Abstract
Purpose
We conducted this meta-analysis of randomized controlled trials (RCTs) to compare the efficacy of different doses of intravenous tranexamic acid (TXA) in spinal surgery.
Methods
We searched relevant academic articles from PubMed, Embase, the Cochrane Library, and CNKI. Two reviewers independently selected studies, assessed quality, extracted data, and evaluated the risk of bias. RevMan 5.4 was used for data analysis.
Results
Ten randomized controlled trials (RCTs) met the inclusion criteria and were identified, including 740 patients. According to the different dose regimens of intravenous TXA, the included studies’ patients were divided into the high dose of intravenous TXA group and the low dose of intravenous TXA group.

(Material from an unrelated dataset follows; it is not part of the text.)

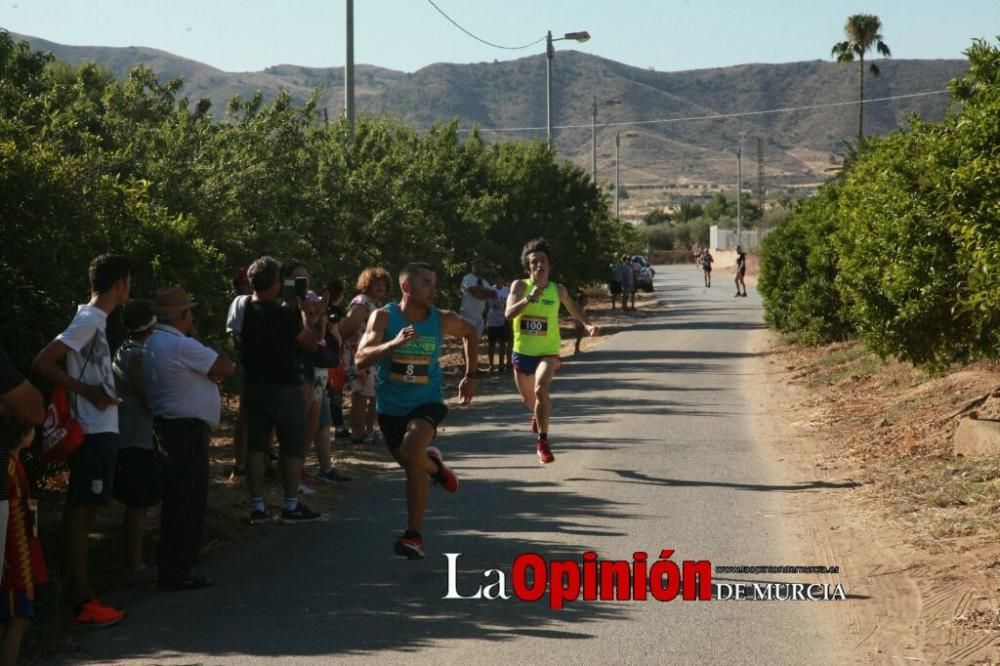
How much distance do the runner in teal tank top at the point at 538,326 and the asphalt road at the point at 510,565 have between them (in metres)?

Compared with the low-dose group, the high-dose group can reduce the intraoperative blood loss (MD = − 100.87, 95% CI: [− 147.81, − 53.92], P < 0.0001). For the postoperative Hb and HCT, the high-dose group can separately maintain 4.54 g/dL (MD = 4.54, 95% CI: [2.08, 6.99], P = 0.003) and 1.27% (MD = 1.27, 95% CI: [0.59, 1.94], P = 0.0002). There were no statistically significant differences in total blood loss, preoperative Hb and HCT, operative time, and blood transfusion rate between the high-dose group and the low-dose group.
Conclusions
Based on the present meta-analysis, compared with the low-dose of intravenous TXA in spinal surgery, the high dose of intravenous TXA decreases the intraoperative blood loss and preserves higher postoperative Hb and HCT levels without increasing the operative time and blood transfusion rate.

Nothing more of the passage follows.